Reproduce exactly the run of lines that begins with the one containing "class: Aves" and ends with the last line of the records, omitting pictures.

Segment Start: Given data

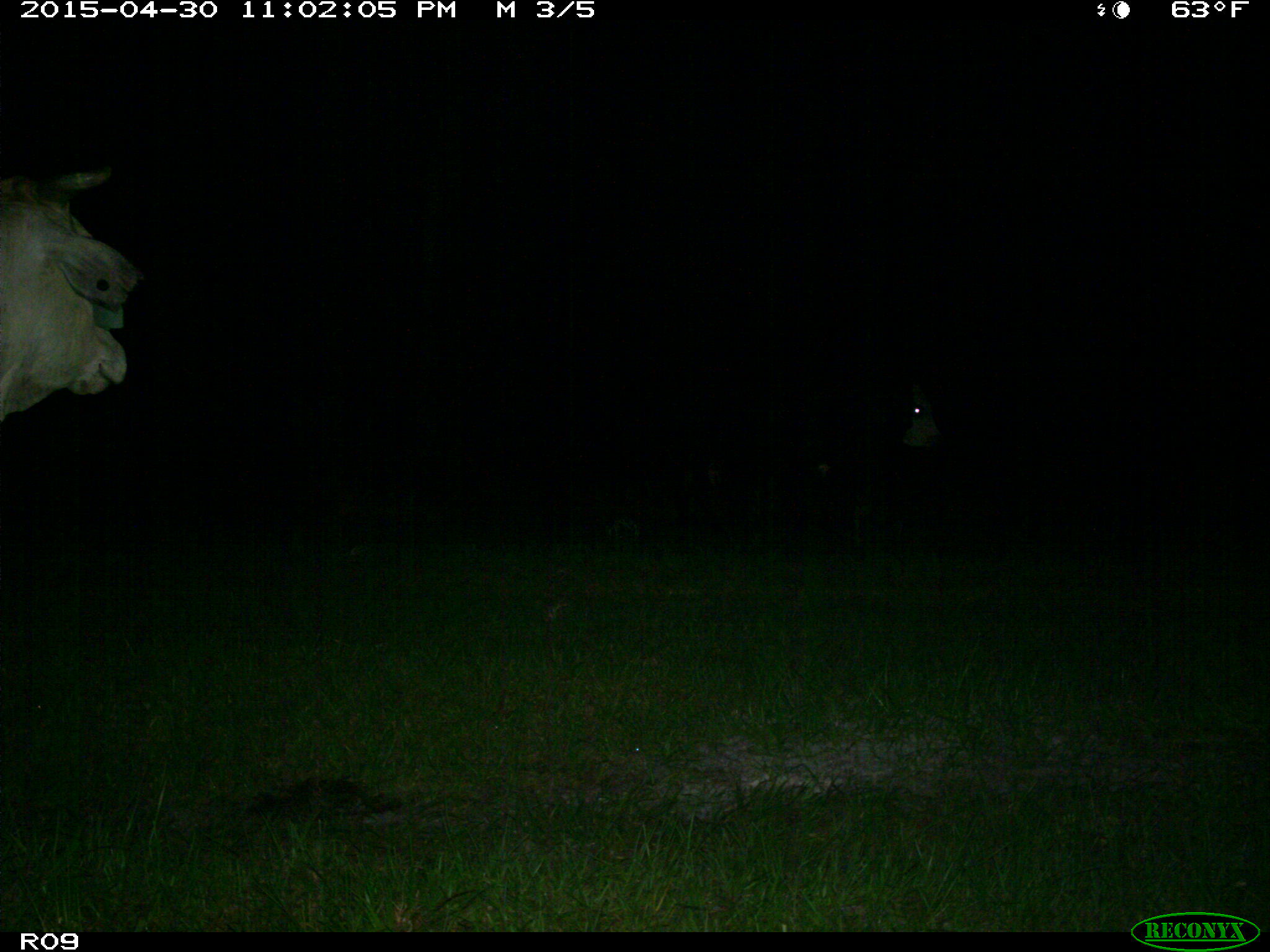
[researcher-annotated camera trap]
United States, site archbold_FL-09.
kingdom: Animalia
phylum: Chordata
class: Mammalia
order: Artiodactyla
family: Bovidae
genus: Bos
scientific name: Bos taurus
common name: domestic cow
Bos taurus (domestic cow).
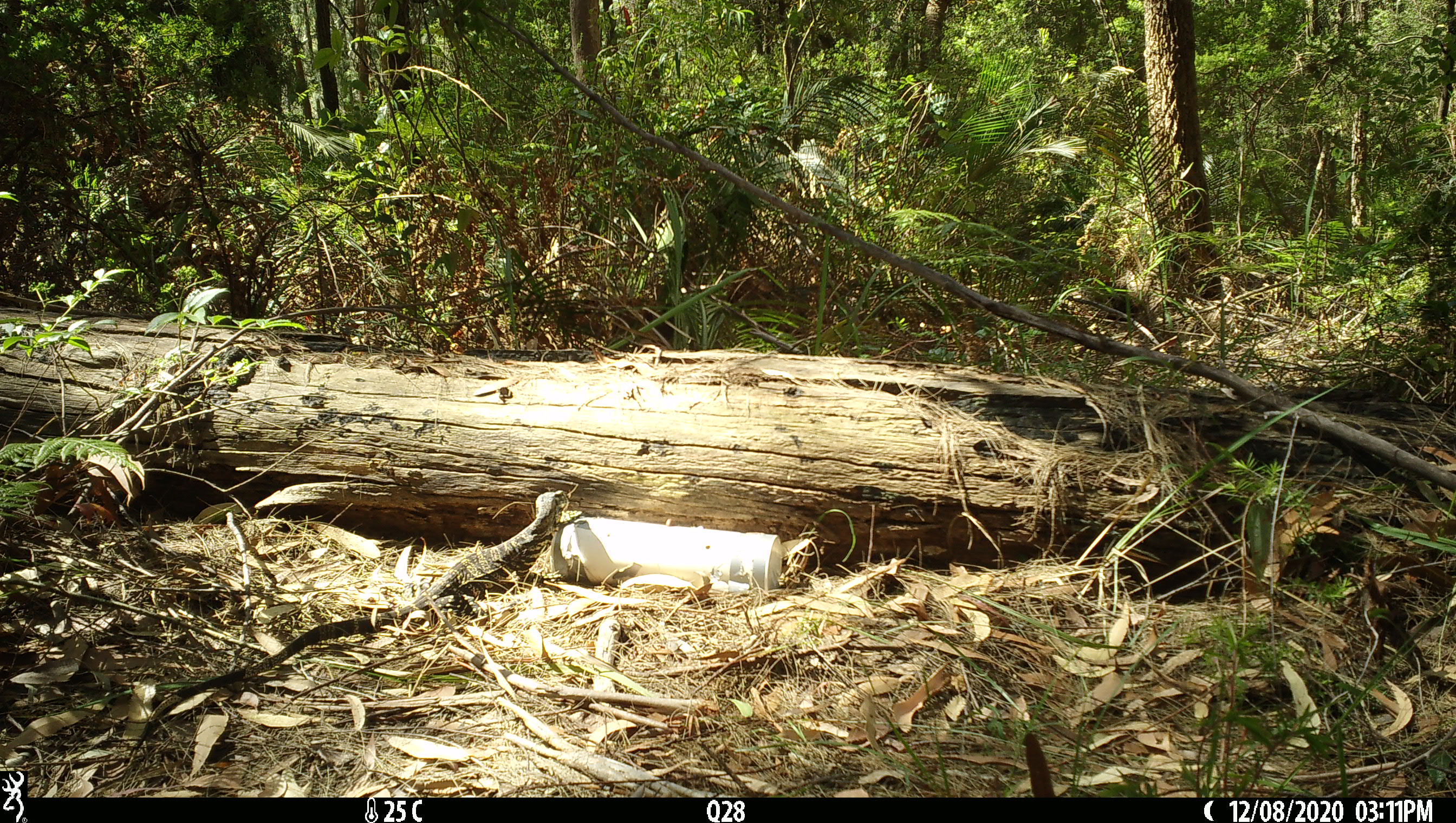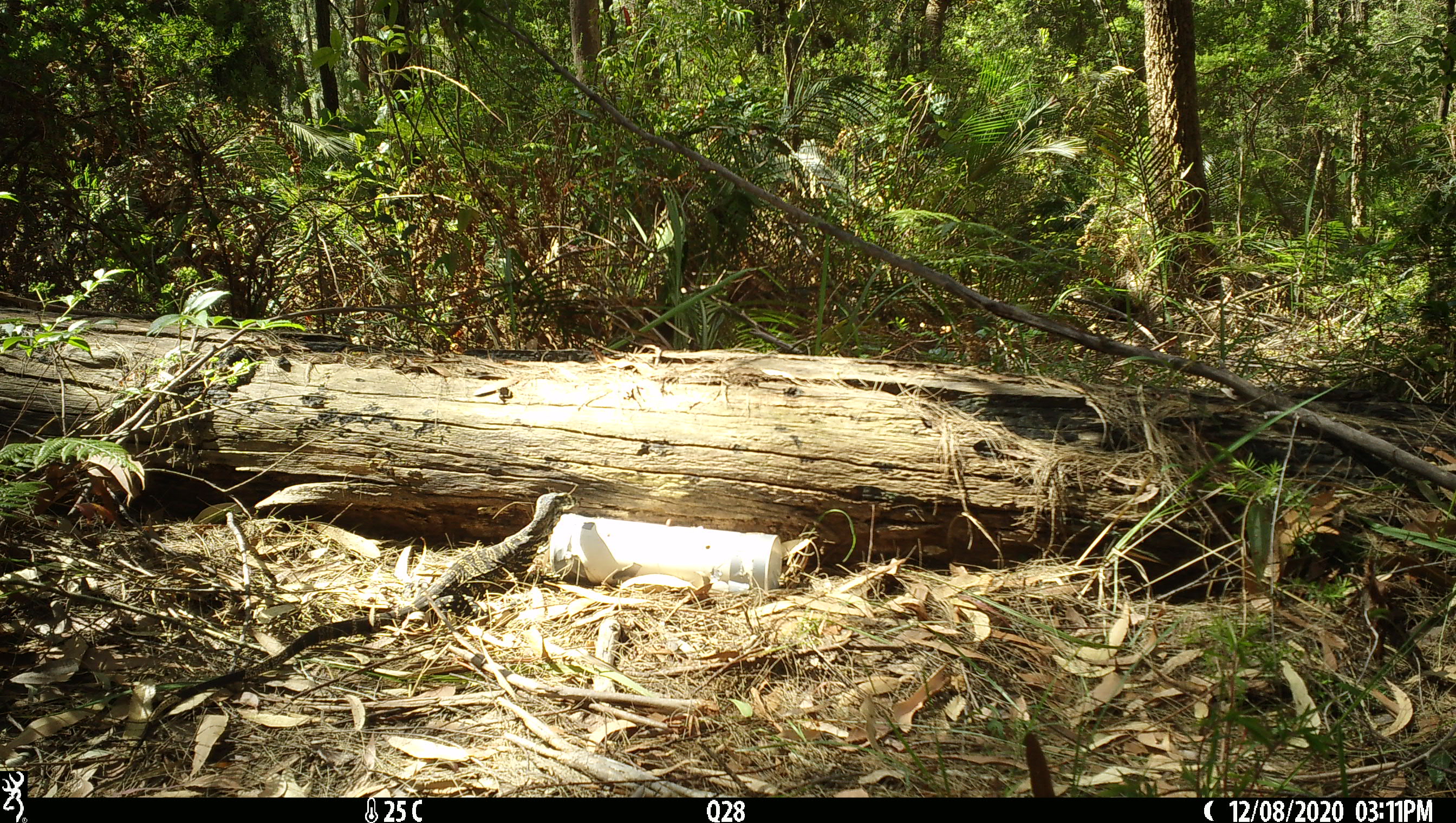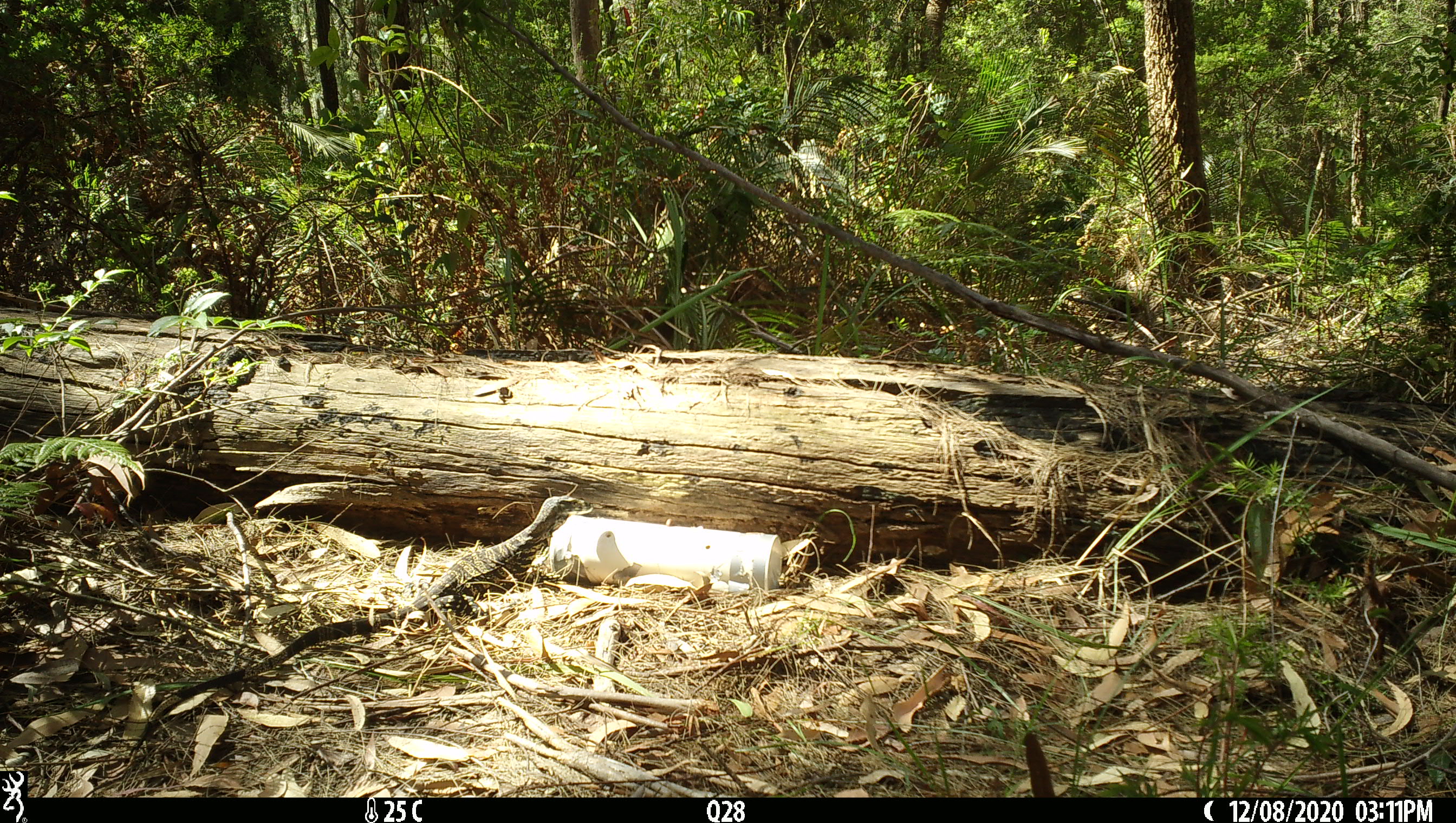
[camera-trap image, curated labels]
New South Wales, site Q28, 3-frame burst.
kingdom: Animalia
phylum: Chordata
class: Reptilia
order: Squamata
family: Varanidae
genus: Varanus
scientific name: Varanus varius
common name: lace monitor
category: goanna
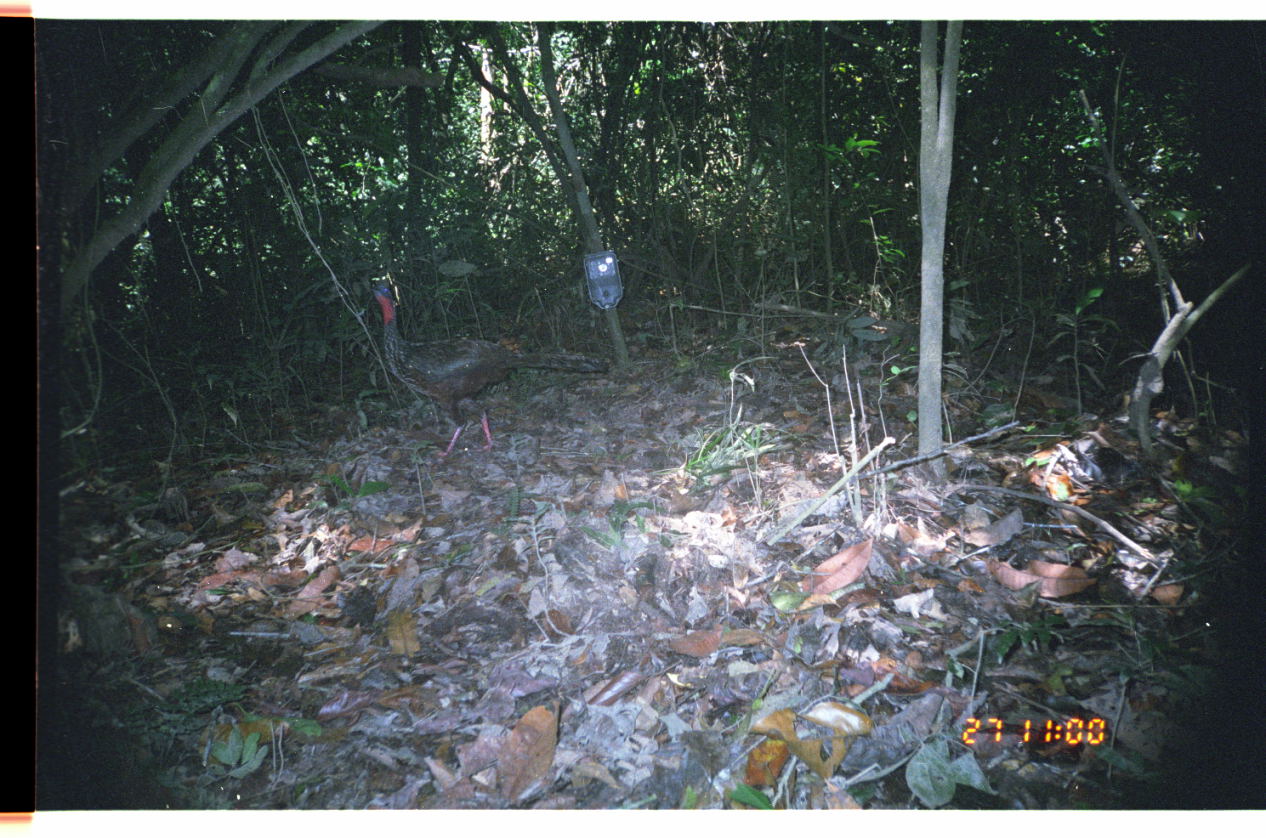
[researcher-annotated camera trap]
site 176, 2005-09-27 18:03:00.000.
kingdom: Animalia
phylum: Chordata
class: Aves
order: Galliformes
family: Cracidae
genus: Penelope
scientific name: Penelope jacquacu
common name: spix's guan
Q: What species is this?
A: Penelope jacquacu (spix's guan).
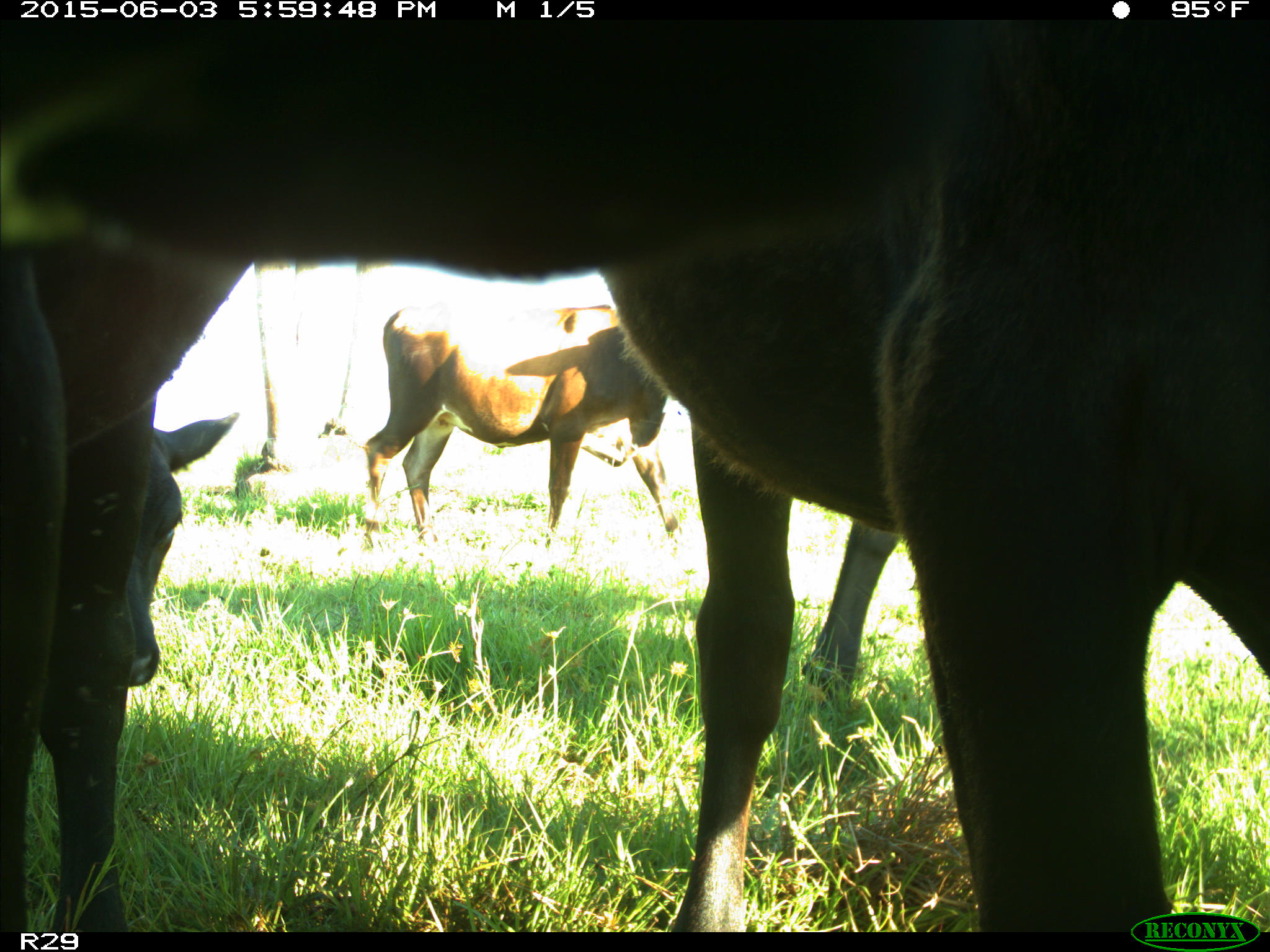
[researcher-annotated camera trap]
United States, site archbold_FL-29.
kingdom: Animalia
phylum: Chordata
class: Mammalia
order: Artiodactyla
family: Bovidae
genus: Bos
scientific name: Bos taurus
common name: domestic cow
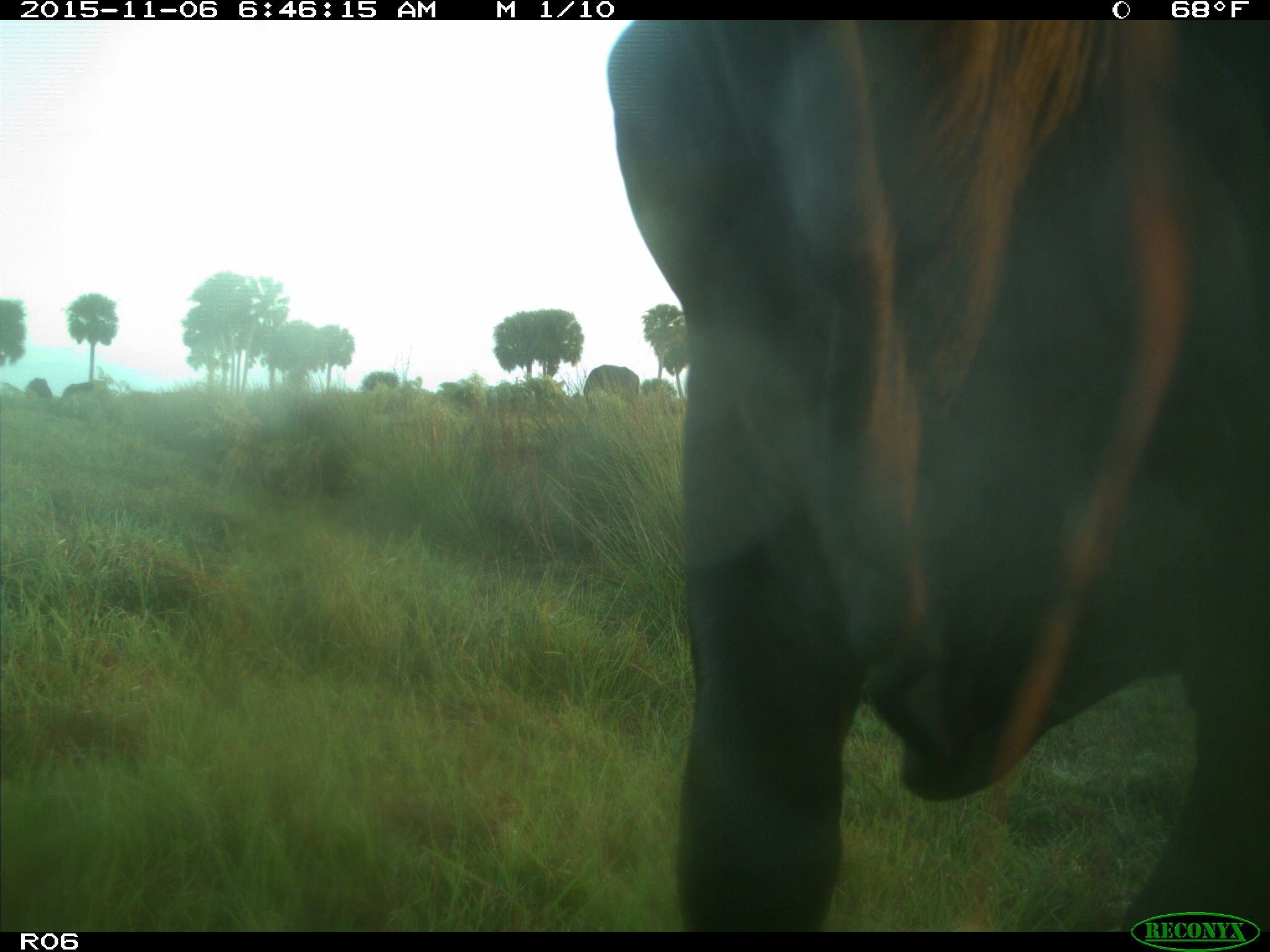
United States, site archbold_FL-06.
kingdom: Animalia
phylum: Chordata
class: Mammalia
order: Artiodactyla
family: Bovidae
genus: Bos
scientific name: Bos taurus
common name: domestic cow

Segment End: Given data

● **Completed exercise**
class: Aves
order: Galliformes
family: Cracidae
genus: Penelope
scientific name: Penelope jacquacu
common name: spix's guan
Q: What species is this?
A: Penelope jacquacu (spix's guan).
[researcher-annotated camera trap]
United States, site archbold_FL-29.
kingdom: Animalia
phylum: Chordata
class: Mammalia
order: Artiodactyla
family: Bovidae
genus: Bos
scientific name: Bos taurus
common name: domestic cow
United States, site archbold_FL-06.
kingdom: Animalia
phylum: Chordata
class: Mammalia
order: Artiodactyla
family: Bovidae
genus: Bos
scientific name: Bos taurus
common name: domestic cow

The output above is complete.